By Judith Martin, Nicholas Ivor Martin and Jacobina Martin ANDREWS MCMEEL SYNDICATION

DEAR MISS MANNERS: During this pandemic, it is strongly suggested (and in some areas, required) that we wear masks when in public. I have seen many people ignoring this suggestion/requirement.

What is the best way to point out to them that they are endangering not only themselves, but others?

GENTLE READER: They already know. Do you imagine that they have escaped hearing that masks are recommended, if not required, and why?

People do not reform when shamed by strangers. Rather, they fight back.

She supposes you could carry wrapped masks and say, “I have an extra mask if you need one.” But surely the best way to protect yourself is to move quickly away from them.

DEAR MISS MANNERS: I was raised to believe that one should always stand up to greet anyone who was older, or in a position of authority. My conundrum is that I, a female, am much taller than my veterinarian, a female of a similar age.

The height difference is significant enough to make it awkward when she has to look up at me to advise me about my pets. I greatly respect her professional skills, and sincerely like her as a person.

Would it be rude to remain seated while she talks to me, or should I keep with the protocol of standing while addressed? Of course, I could always stand up to greet her and then sit back down, if that would be better.

GENTLE READER: Have you noticed that your doctor is wearing a lab coat, even though she may not have been in a lab since graduate school? Miss Manners will get back to that.

Height is not the issue here: Your veterinarian is accustomed to dealing with patients significantly larger or smaller than herself.

The rule in social settings is that gentlemen rise to greet ladies, and the young rise to greet their elders. This is reversed in a business setting: Employees rise to greet the boss or a client.
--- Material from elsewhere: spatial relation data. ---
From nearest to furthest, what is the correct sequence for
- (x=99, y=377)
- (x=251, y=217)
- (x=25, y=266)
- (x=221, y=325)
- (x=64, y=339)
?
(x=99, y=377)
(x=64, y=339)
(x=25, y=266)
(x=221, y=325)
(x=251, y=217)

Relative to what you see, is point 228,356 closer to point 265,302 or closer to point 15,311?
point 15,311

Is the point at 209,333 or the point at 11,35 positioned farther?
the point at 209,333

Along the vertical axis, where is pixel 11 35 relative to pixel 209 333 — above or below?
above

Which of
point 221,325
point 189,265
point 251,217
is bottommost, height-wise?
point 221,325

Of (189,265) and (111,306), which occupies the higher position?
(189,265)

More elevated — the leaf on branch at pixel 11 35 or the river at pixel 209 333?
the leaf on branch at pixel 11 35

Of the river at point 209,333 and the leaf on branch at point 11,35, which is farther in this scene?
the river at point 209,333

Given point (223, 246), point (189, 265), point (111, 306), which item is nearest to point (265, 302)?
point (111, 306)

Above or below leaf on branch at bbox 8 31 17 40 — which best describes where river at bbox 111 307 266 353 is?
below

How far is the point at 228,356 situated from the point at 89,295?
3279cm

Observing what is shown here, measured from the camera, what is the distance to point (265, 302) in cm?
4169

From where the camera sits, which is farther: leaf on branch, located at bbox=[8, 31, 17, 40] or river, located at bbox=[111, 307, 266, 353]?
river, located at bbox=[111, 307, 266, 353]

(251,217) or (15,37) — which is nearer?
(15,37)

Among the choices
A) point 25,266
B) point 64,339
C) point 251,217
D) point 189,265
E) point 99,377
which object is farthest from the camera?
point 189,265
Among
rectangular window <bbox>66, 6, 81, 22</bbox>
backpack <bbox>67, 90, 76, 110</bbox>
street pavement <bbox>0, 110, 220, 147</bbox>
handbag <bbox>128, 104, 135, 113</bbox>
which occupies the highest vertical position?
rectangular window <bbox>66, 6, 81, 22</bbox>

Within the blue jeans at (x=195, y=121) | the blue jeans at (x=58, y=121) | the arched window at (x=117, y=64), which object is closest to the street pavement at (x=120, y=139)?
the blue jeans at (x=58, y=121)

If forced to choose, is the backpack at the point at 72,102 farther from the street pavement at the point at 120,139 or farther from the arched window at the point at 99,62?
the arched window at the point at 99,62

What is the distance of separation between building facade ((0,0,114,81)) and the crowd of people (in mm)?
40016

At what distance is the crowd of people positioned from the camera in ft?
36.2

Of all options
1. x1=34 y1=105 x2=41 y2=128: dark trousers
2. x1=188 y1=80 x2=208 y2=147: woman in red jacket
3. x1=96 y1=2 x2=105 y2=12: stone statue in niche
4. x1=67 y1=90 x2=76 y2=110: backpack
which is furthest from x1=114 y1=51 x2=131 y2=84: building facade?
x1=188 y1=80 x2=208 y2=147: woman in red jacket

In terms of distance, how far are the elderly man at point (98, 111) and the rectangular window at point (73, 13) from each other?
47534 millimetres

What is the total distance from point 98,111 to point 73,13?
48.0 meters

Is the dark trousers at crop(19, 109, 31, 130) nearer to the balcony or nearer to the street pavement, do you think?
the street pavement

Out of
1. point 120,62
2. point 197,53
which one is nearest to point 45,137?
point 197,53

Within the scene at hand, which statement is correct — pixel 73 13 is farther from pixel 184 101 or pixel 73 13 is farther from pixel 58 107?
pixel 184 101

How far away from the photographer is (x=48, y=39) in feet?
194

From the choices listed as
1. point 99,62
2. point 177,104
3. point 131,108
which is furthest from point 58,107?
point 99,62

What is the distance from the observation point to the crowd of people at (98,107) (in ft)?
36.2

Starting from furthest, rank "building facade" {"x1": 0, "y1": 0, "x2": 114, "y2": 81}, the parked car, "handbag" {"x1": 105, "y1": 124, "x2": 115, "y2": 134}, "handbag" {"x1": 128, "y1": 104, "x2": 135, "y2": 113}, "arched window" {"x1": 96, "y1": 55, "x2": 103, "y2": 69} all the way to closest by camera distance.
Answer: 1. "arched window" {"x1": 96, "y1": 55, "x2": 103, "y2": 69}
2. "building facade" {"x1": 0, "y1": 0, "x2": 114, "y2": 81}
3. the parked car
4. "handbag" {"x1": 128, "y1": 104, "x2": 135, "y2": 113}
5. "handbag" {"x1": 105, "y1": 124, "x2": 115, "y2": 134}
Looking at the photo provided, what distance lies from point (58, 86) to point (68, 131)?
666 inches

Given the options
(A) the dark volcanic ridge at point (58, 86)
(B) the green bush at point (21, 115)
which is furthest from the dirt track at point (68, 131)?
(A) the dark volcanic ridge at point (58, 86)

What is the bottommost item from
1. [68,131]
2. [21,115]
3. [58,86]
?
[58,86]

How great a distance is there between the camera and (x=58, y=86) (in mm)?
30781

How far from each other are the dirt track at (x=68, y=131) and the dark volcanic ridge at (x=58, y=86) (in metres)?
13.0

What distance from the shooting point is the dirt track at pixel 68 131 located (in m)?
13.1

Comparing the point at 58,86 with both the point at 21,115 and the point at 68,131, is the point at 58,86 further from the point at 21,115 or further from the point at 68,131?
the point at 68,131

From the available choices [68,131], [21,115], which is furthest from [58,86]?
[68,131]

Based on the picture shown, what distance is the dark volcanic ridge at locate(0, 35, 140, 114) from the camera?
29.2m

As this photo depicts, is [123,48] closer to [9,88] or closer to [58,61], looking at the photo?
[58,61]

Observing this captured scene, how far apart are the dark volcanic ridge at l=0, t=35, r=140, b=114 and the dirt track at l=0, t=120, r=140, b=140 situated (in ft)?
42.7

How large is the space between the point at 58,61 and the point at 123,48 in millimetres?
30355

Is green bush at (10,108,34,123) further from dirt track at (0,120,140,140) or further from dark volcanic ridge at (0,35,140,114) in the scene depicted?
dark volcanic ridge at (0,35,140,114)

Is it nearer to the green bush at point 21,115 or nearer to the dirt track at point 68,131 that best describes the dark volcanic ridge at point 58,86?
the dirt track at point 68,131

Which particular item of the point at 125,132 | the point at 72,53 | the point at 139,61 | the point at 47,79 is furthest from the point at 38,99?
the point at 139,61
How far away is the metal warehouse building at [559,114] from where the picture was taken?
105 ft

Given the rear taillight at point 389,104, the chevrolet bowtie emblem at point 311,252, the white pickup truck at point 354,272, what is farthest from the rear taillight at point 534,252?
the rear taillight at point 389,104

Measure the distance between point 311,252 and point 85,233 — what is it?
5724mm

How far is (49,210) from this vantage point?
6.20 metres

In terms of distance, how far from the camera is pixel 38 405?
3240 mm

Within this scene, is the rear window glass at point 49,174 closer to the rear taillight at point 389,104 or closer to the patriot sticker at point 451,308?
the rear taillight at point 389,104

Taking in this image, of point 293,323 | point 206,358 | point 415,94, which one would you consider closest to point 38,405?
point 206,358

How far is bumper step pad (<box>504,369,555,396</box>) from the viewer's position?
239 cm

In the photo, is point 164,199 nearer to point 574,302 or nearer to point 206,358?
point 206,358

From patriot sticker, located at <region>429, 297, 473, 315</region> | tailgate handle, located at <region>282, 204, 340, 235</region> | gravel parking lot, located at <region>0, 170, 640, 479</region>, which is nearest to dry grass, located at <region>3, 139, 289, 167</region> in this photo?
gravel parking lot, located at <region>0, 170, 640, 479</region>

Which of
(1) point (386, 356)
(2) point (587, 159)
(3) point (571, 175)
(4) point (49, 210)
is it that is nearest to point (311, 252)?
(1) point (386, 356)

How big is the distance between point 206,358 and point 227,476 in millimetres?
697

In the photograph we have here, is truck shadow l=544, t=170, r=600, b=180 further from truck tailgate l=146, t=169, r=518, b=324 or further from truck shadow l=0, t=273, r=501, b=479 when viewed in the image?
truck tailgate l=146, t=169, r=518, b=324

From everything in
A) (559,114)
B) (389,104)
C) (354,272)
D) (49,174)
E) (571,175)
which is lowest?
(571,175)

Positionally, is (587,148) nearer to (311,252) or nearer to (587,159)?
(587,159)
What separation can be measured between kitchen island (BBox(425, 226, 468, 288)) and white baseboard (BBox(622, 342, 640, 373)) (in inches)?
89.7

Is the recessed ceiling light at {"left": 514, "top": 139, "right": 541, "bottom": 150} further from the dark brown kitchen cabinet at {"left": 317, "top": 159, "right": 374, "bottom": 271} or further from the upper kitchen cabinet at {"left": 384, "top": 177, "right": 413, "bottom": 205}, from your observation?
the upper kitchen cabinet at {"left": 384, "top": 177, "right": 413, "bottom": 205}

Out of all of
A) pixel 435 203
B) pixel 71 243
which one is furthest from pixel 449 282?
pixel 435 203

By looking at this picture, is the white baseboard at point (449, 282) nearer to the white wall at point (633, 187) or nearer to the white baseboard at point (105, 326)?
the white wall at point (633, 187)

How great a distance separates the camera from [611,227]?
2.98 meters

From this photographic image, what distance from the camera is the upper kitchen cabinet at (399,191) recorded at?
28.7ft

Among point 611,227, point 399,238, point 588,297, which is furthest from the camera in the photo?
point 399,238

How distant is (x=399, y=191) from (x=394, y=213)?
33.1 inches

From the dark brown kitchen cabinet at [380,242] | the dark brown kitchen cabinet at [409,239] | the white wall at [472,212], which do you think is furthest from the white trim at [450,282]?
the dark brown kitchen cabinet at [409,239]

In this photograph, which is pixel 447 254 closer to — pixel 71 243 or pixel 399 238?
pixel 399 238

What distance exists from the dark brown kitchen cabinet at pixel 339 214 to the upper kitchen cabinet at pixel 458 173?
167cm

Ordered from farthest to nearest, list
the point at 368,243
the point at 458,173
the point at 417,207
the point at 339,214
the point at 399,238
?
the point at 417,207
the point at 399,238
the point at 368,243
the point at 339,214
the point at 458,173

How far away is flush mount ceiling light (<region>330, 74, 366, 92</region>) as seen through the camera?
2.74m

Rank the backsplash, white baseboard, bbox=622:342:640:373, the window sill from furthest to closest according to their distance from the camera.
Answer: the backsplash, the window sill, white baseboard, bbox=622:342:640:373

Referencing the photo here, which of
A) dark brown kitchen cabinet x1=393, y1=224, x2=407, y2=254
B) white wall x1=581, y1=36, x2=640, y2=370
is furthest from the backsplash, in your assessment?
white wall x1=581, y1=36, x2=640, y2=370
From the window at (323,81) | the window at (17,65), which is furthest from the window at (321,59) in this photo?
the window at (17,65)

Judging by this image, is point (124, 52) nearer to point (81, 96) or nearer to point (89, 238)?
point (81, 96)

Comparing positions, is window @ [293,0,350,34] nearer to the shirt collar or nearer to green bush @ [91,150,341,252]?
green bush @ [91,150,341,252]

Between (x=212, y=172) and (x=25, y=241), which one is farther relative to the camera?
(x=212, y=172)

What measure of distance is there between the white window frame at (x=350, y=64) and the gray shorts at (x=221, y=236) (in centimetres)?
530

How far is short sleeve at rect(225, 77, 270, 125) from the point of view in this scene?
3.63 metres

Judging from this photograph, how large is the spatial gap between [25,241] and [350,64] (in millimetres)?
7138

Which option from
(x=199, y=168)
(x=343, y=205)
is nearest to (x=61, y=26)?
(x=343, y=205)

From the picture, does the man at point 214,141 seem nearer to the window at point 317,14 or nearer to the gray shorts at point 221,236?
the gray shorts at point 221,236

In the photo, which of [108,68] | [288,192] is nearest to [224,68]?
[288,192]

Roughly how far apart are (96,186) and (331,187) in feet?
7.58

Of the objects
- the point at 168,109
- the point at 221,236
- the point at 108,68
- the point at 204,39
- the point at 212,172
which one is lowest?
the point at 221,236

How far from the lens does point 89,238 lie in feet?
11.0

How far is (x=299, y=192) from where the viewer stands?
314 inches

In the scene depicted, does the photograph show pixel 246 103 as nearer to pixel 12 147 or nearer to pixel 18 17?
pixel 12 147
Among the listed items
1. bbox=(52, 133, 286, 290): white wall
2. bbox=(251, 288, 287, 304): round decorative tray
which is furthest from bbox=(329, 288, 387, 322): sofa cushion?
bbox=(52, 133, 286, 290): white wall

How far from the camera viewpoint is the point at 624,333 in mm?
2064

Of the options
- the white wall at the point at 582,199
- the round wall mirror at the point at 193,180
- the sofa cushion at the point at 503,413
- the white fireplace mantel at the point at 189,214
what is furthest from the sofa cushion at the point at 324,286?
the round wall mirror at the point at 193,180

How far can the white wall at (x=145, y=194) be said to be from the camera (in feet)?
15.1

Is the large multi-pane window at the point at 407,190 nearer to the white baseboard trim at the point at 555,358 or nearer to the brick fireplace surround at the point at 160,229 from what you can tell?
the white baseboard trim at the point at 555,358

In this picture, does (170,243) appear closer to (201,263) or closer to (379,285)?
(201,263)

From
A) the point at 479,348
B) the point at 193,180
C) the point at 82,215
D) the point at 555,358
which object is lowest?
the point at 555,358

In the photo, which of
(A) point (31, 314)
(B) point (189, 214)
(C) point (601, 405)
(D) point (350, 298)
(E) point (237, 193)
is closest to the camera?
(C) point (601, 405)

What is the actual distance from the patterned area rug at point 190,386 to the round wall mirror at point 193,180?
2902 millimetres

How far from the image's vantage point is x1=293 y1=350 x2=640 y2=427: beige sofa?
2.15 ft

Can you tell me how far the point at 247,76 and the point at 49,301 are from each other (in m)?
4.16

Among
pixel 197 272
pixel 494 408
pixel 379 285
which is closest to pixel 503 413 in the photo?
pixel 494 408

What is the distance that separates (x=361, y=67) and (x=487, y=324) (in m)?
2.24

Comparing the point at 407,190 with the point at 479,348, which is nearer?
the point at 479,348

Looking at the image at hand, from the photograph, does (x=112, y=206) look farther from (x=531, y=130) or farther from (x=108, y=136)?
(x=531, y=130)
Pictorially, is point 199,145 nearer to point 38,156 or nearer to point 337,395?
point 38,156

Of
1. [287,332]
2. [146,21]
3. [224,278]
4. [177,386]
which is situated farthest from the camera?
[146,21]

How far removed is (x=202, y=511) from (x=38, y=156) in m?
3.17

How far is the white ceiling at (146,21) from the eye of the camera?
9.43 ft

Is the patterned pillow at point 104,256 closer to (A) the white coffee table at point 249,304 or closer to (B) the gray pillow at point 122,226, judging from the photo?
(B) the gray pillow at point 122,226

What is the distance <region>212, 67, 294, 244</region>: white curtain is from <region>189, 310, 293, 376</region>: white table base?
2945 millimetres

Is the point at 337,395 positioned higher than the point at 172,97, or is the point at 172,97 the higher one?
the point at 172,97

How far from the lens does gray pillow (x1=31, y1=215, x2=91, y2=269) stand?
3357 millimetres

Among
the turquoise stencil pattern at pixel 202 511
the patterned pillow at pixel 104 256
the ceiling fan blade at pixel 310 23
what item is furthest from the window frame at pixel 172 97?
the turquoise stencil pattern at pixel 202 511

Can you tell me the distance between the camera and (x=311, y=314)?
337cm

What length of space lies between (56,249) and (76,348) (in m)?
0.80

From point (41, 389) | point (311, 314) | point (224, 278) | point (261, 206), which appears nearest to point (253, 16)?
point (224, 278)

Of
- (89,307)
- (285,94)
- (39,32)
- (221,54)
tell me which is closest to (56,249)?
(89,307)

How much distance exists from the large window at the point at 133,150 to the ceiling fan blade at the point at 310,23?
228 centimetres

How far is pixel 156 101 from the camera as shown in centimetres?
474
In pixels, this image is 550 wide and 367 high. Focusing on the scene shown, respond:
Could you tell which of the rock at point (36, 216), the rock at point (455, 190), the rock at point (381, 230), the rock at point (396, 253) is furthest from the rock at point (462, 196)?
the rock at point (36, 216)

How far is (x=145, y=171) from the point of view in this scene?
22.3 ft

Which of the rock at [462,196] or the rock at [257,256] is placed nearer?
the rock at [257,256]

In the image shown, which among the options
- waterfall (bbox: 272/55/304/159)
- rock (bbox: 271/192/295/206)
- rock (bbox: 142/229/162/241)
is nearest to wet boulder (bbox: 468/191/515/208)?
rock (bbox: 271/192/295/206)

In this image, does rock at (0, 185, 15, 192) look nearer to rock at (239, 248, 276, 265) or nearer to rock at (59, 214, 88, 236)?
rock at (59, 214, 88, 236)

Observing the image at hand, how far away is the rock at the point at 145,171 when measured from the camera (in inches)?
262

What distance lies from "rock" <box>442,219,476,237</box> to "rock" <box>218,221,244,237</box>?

The lab coat is your doctor’s way of deemphasizing the fact that, in spite of having attended medical school, she works for you. She will be content with your remaining seated so long as you refrain from arguing with her advice based on something you read on iluuuuvmycat.com.

DEAR MISS MANNERS: If I’ve made a donation to a charity in someone’s memory, as suggested in their obituary, and ask for the family to be notified, am I wrong to expect a thank-you note?

GENTLE READER: As a staunch opponent of treating such circumstances as chits, redeemable for more convenient benefits or services, Miss Manners takes some satisfaction in saying that you are now owed two thank-you letters: one from the charity, for tax purposes, and a second from the family.